§ **WORK INSTRUCTIONS**:
A) From the text on the Families First Coronavirus Response Act, list each situation in which a covered employer must give an employee paid sick leave at two-thirds of the employee's regular rate of pay.
B) Continue the text on the Families First Coronavirus Response Act, starting right after its final heading, "Which employers are covered?"
Start of PAGE TEXT
COVID-19 continues to spread. As a result, Congress passed new rules to regulate businesses and accommodate workers battling the coronavirus. In addition to the rules outlined in the Family Medical Leave Act, employers must also adhere to the policies outlined in the new Families First Coronavirus Response Act.
What Is the Families First Coronavirus Response Act?
According to the U.S. Department of Labor, the FFCRA “requires certain employers to provide their employees with paid sick leave or expanded family and medical leave for specified reasons related to COVID-19.” These requirements are in effect through Dec. 31, 2020.
FFCRA mandates that covered employers provide employees two weeks (up to 80 hours) of paid sick leave at the employee’s regular rate of pay if the employee is:
- Unable to work, including unable to telework, because the employee is quarantined as a result of a federal, state, or local quarantine or isolation order related to COVID-19
- Experiencing COVID-19 symptoms and seeking a medical diagnosis
FFCRA also mandates that employers provide employees two weeks (up to 80 hours) of paid sick leave at two-thirds the employee’s regular rate of pay if the employee is:
- Unable to work because of a need to care for an individual subject to quarantine
- Unable to work because of a need to care for a child (under 18 years of age) whose school or child care provider is closed or unavailable for reasons related to COVID-19
- Experiencing a substantially similar condition as specified by the secretary of Health and Human Services, in consultation with the secretaries of the Treasury and Labor
Which employers are covered?
End of PAGE TEXT
Start of SUPPLIED ENTRIES
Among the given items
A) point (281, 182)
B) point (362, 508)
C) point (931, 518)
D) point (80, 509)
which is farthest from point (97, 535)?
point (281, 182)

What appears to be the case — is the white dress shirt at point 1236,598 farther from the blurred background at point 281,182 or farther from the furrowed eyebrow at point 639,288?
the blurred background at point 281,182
End of SUPPLIED ENTRIES
Start of SUPPLIED ENTRIES
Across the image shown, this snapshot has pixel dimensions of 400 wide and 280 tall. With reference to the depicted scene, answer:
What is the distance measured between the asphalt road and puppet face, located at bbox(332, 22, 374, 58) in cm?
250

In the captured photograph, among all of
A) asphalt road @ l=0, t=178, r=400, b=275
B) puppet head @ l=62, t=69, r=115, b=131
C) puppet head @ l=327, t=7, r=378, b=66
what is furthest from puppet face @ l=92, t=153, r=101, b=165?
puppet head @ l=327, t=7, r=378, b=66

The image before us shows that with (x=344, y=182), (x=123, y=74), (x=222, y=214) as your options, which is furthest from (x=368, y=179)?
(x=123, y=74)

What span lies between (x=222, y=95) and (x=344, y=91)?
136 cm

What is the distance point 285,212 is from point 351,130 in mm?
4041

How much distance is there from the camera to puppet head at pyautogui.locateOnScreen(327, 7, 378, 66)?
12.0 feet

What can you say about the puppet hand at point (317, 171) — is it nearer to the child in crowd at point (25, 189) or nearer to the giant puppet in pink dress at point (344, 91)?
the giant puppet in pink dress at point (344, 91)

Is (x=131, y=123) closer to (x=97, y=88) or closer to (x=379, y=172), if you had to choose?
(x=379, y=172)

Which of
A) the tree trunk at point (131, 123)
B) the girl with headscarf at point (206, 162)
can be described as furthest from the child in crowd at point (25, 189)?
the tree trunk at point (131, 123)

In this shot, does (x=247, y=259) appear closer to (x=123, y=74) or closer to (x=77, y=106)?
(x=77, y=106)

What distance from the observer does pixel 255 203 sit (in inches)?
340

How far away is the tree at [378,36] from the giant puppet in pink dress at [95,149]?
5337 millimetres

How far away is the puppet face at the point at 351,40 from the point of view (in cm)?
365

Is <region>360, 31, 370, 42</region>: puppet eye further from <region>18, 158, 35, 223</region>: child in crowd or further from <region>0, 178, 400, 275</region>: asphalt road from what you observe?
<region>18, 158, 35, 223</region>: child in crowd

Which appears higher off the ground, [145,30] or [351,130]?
End of SUPPLIED ENTRIES
Start of SUPPLIED ENTRIES
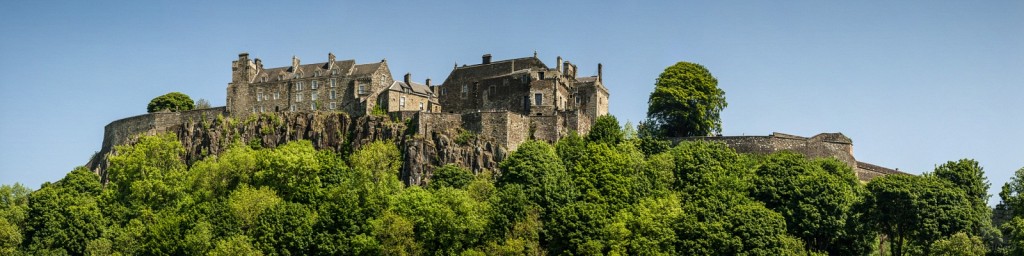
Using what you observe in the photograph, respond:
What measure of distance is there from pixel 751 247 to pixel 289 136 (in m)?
End of SUPPLIED ENTRIES
§ **RESPONSES TO THE EXERCISE**:
A)
- Unable to work because of a need to care for an individual subject to quarantine
- Unable to work because of a need to care for a child (under 18 years of age) whose school or child care provider is closed or unavailable for reasons related to COVID-19
- Experiencing a substantially similar condition as specified by the secretary of Health and Human Services, in consultation with the secretaries of the Treasury and Labor

B)
Employers with fewer than 500 full- and part-time employees must abide by the FFCRA. However, there are some exceptions. Because federal government employees are covered by Title II of the Family and Medical Leave Act, the provisions outlined by the FFCRA do not apply to federal employees. Additionally, for small businesses (i.e. businesses with fewer than 50 employees), if circumstances from the requirement to provide leave due to school closings or child care unavailability would jeopardize the viability of the business, these businesses may qualify for exemption. Most importantly, the directive given by the Department of Labor states, “Employers of Health Care Providers or Emergency Responders may elect to exclude such employees from eligibility for the leave provided under the Act.”
What does this mean for your business?
Companies big and small have been impacted by COVID-19. This new Families First Coronavirus Response Act, while discernibly beneficial and essential for consumers, may put a strain on businesses. For employers of healthcare providers or emergency responders who are exempt, these healthcare institutions should be placing greater emphasis on the well-being of workers and communicating to them the importance of their service. Countless brands and businesses rallying behind healthcare workers through “thank you” campaigns have been popping up, and with this new act in place, it’s now more important than ever to show support.